Teacher Professionalism and Teacher Professional Identity

Sachs (2001) argues that democratic and managerialist discourses on teacher professionalism are shaping the professional identities of teachers. Reform initiatives within managerialist discourse promote competition through the allocation of funds based on teachers’ and schools’ performance on externally defined measures. Emerging from this discourse is the entrepreneurial teacher professional identity which is characterised by being individualistic, competitive and complying with externally set performance indicators of high-quality teaching.

By contrast, democratic professionalism is underpinned by collaboration and co-operation between teachers and other educational stakeholders. The activist teacher professional identity emerging from this discourse is underpinned by equity and social justice. The activist identity is built on co-operative and collaborative action with the effective communication of aims and recognition of each individual’s and collectives’ expertise in an environment of trust and respect (Sachs, 2000). This approach was evident in the development of the ACE curriculum, with teachers positioned as co-constructors of the curriculum.

By contrast, according to Buchanan (2015), the discourse of accountability circulated in many curricula reforms has positioned teachers as technicians and moved teacher professionalism toward the age of the post-professional. This is an example of where a reform agenda targeting teacher professionalism does not result in heightened teacher professionalisation. Thus, externally determined reforms have the capacity to diminish teachers’ ability to raise standards and challenge their professional identities, rather than improve the quality of teaching and learning (Day, 2002).

Summary

For school reform to occur, there must be changes in one’s sense of the way things should be done - that is, changes in how the various stakeholders in curriculum reform talk and act as members of their social and cultural groups. Thus, professional Discourses must be altered to implement reform initiatives in schools (Toll, 2001). This is complex as there are competing Discourses of change among and between teachers and policymakers. It is almost unrealistic to call for policymakers and teachers to change their ways of being powerful within their communities; instead, it may be beneficial to develop a meta-Discourse in school settings (Toll, 2001). This meta-Discourse would provide an awareness of the competing Discourses in educational change. With this awareness, the emphasis would not be on superiority of one’s own Discourse, but rather, on the differences between the Discourses.

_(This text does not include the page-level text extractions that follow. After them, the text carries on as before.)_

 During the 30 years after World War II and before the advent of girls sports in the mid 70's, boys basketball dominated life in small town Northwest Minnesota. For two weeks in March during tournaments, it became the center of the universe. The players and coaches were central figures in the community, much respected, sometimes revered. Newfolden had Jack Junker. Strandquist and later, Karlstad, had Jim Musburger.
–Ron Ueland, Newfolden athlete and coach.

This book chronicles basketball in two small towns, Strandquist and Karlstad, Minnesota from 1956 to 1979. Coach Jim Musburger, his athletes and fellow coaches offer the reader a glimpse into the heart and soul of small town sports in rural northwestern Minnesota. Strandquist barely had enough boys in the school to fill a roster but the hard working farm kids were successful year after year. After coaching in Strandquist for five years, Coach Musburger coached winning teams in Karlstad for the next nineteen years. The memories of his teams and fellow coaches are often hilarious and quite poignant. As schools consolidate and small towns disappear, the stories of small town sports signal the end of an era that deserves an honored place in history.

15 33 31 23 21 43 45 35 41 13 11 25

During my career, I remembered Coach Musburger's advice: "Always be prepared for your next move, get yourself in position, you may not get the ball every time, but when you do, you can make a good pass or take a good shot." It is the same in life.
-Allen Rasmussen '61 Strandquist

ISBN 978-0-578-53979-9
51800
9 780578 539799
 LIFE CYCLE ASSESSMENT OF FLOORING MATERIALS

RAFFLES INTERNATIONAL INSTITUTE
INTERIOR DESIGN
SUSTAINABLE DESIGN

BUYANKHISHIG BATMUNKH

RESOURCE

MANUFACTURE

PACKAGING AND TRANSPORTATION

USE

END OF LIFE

Curriculum reform in this manner requires intricate work that aims to create a middle ground to afford space for negotiation (Clandinin & Connelly, 1998; Toll, 2001). The purpose of this middle ground would be to move away from reform as a war-zone with buy-ins and buy-outs, and towards negotiation, improvisation, imagination and possibility (Clandinin & Connelly, 1998). For reform to succeed long term, teachers’ professionalism and identities must be transformed through sustained, critical dialogue, mutual trust and respect (Day, 2002). Reform, then, would no longer be about urgent problem solving and control determined by external bodies distanced from the classroom, but instead, used as a research instrument premised on a willingness to listen, negotiate and change (Clandinin & Connelly, 1998).

The goal of such an approach would be to make a new figured world of mathematics curriculum reform that produces new Discourses for teachers and policymakers alike, and provides teachers with opportunities to transform their professional and socially situated identities (Clandinin & Connelly, 1998; Holland et al., 1998). This would result in a shift in reform ownership to a middle ground between those situated outside of the school and those working in the classroom (Coburn, 2003). A move from teachers as receivers to teachers as co-constructors.